··· DATASET RECORDS

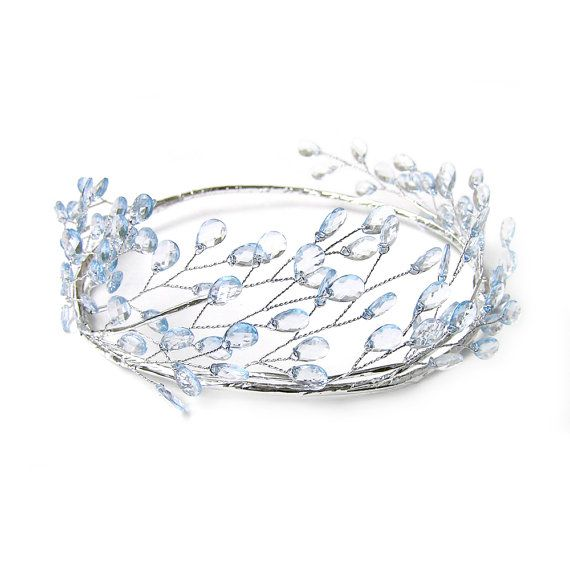 Darling beaded head crown with light blue faceted beads line in the rustic wire base and it is covered by silver tape. It is made of light to medium wire which is easy to adjust size and shape to suit your style, perfect for parties, wedding or special events.  Details: ❤ Exterior circumference approx. 22.5/ 57.3cm. One size fit from young adult to adult ❤ Custom order for smaller / bigger size is welcome ❤ Handmade in Hong Kong  Shipping: Registered Air Mail with tracking no.  ✦ ✧ ...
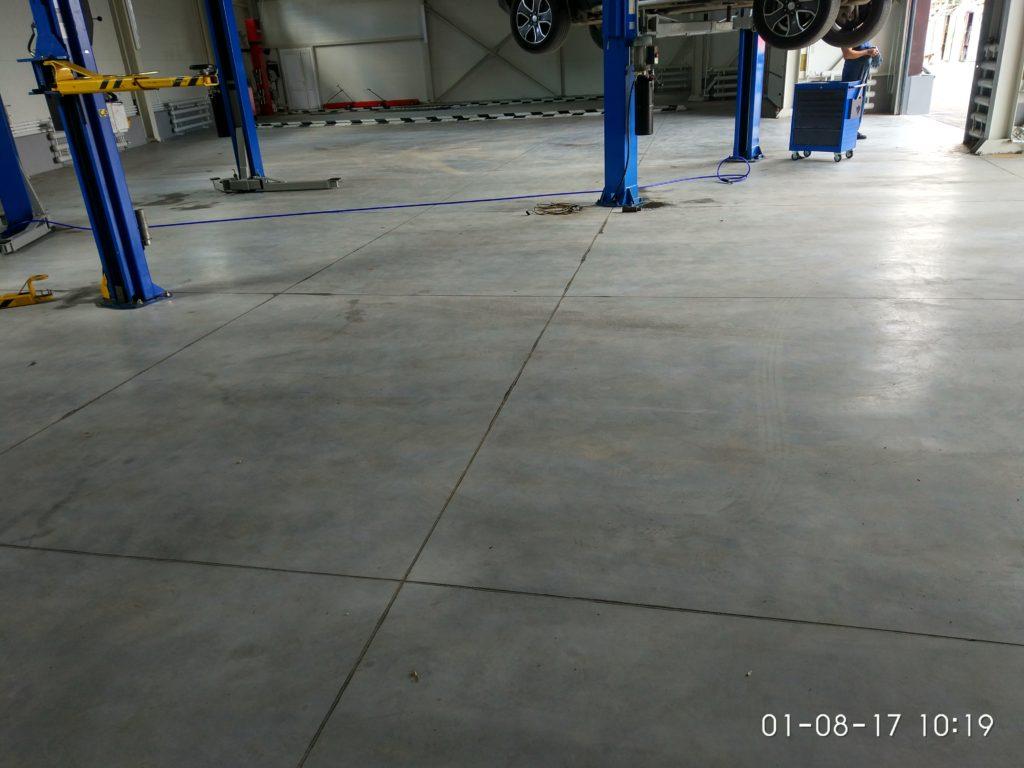 бетонный пол, упрочнённый по технологии ТОППИНГ в автосервисе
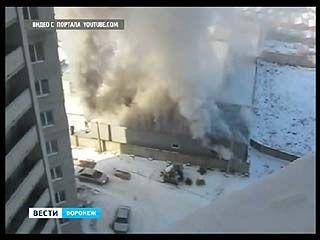 На проспекте Труда произошёл крупный пожар - сгорела автомастерская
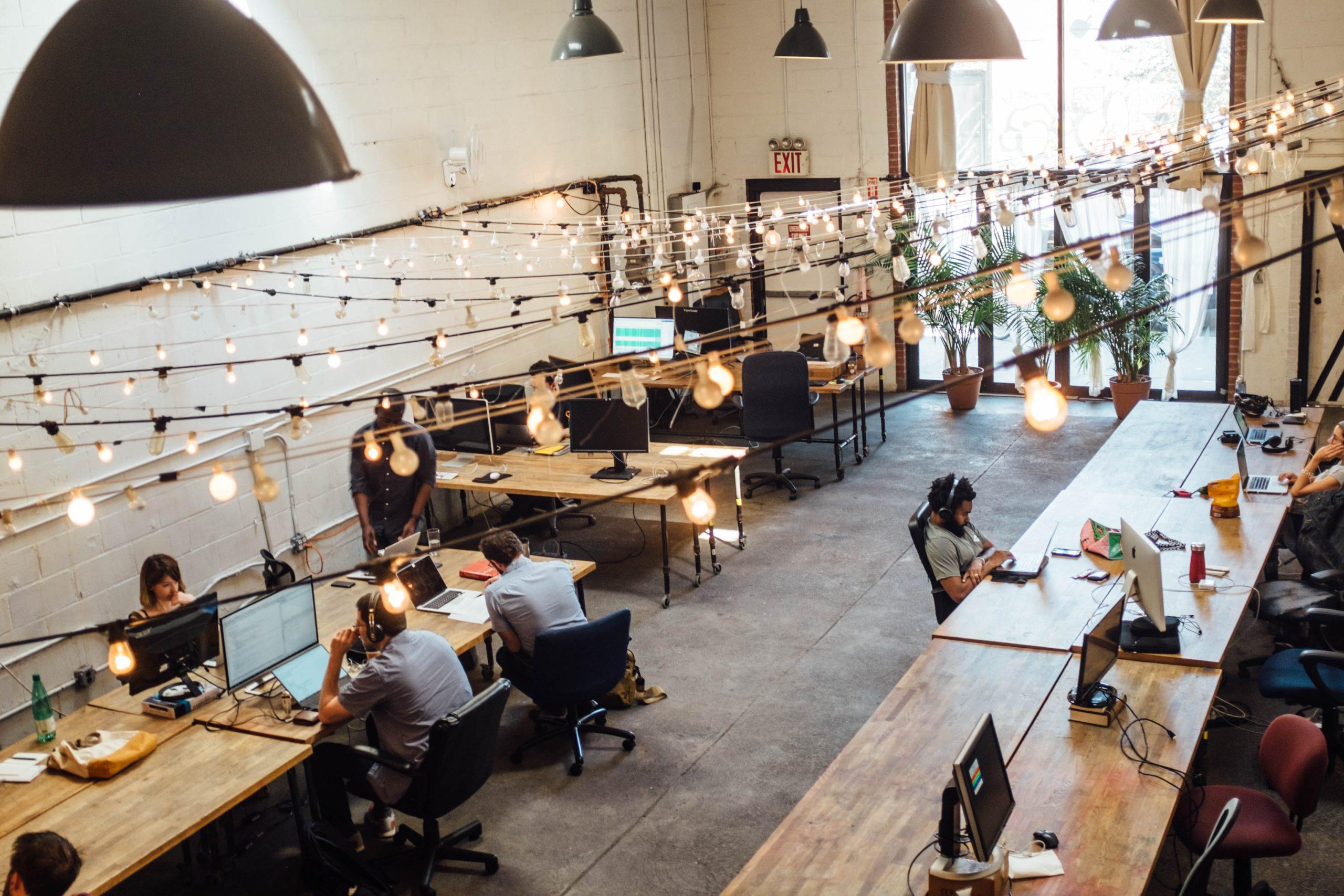 Egy coworking-iroda, ízlésesen berendezve. Tökéletes hely a részmunkaidős munkavégzésre.
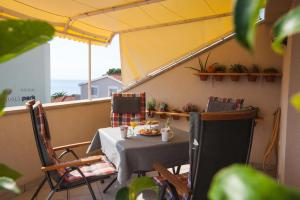 A restaurant or other place to eat at Apartman Bepina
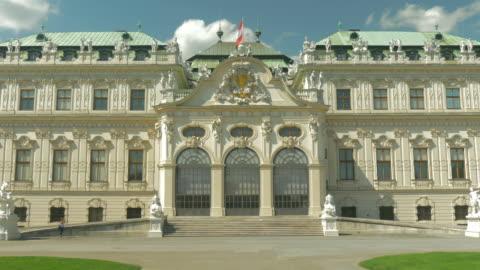 vidéos et rushes de belvedere palace.medium shot.zoom in. - palais du belvédère vienne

······

## EXERCISE BRIEF
Could you restate every entry above word for word, leaving out the pictures?

## SOLVED PROBLEM
 Darling beaded head crown with light blue faceted beads line in the rustic wire base and it is covered by silver tape. It is made of light to medium wire which is easy to adjust size and shape to suit your style, perfect for parties, wedding or special events.  Details: ❤ Exterior circumference approx. 22.5/ 57.3cm. One size fit from young adult to adult ❤ Custom order for smaller / bigger size is welcome ❤ Handmade in Hong Kong  Shipping: Registered Air Mail with tracking no.  ✦ ✧ ...
 бетонный пол, упрочнённый по технологии ТОППИНГ в автосервисе
 На проспекте Труда произошёл крупный пожар - сгорела автомастерская
 Egy coworking-iroda, ízlésesen berendezve. Tökéletes hely a részmunkaidős munkavégzésre.
 A restaurant or other place to eat at Apartman Bepina
 vidéos et rushes de belvedere palace.medium shot.zoom in. - palais du belvédère vienne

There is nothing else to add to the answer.